Top 11 Ironies of Parenting…(so far)
Every mom and dad can sing praises of the gifts parenthood affords us. But one of the most unsung gifts is the ability to appreciate irony in a whole new way. Sure, we each had a great sense of humor, sarcasm and wit before having children. We would share stories of Murphy’s Law and fervently discuss how ironic certain current events were. None of us knew then, however, how hard true irony would smack us in the face once our children came into our lives.
Sometimes funny, sometimes frustrating, always accompanied by a sigh and an eyeroll, these events are teaching us that nothing is absolute. And, because ten is so last phase ago, I give you eleven.
Top 11 Parenting Ironies
- Irony of Appetite: At every meal time, the same fight over getting the short person at the table to eat three bites takes at least a half an hour. The second you are in public or at an event without a scrap of food in your purse, however, there will be a low blood sugar meltdown complete with a whiny chorus of “But I’m HUUUUUUNNNNGRYYYYYY!!”

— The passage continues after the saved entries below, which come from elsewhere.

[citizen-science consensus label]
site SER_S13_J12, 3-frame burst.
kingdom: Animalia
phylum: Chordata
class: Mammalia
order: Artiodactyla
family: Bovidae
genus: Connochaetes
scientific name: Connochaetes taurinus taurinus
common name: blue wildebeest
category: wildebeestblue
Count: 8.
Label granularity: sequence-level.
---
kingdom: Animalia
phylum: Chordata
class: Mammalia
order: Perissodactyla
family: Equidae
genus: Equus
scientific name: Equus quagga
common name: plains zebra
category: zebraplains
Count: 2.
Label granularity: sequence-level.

- Irony of Elocution: The short people finally learn to communicate and speak clearly around age three. Then they begin to use fake baby talk, which isn’t nearly as cute as the original.
- Irony of Early Risers: Despite a tall person’s tendency to sleep later if they were up later, the same is not true of the short people. For them, the later the bedtime, the earlier the wake up.
- Irony of Infant Sleep: In direct opposition to #3, infants are a different breed. Going against all common sense, for these tiny creatures, the “Sleep begets sleep” rumor is actually true. If they skip a nap, they won’t sleep well later. But the longer they nap during the day actually helps them sleep more at night. Very similar to the “Poop begets more poop” irony each time the tiny ones have a clean diaper.
- Irony of Earshot: The short people have phone radar. The quieter you need them to be, the louder they will get.
- Irony of Inclination: In other words, never believe that you have them figured out. The instant you learn all of their habits and preferences, they will change and hate everything they formerly loved and vice versa.
- Irony of Accoutrements: You lug around a diaper bag, change of clothes or any kind of gear that goes unneeded for weeks or months. The one time you run out without back-up is the time the child will have an accident or blow-out of apocalyptic proportions.
- Irony of Attachment: When still short, they are like leeches, sucking the life out of you, always attached to you, pulling on you, needing you. As soon as they reach the age of independence you so longed for, they will leave a void. Then the parent becomes the parasite, longing for its host.
- Irony of Adieu: The struggle over bedtime feels like the worst torture in the world. Then it sets in that your last words to the short people were angry ones before storming out. Now the short ones sleep soundly while you toss and turn over the guilt.
- Irony of Independence: You wished they would just learn to do things for themselves so you could finally get out the door faster. Then the “I do it mySELF” phase sets in and you will never be on time ever again.
- Irony of Urgency: When you do miraculously get all short people dressed and ready to walk out the door, one of them will need to go to the bathroom. This is especially likely if there are snowsuits, boots, and jackets on in winter, or wet bathing suits and beach gear precariously balanced for the walk back to the car in the summer.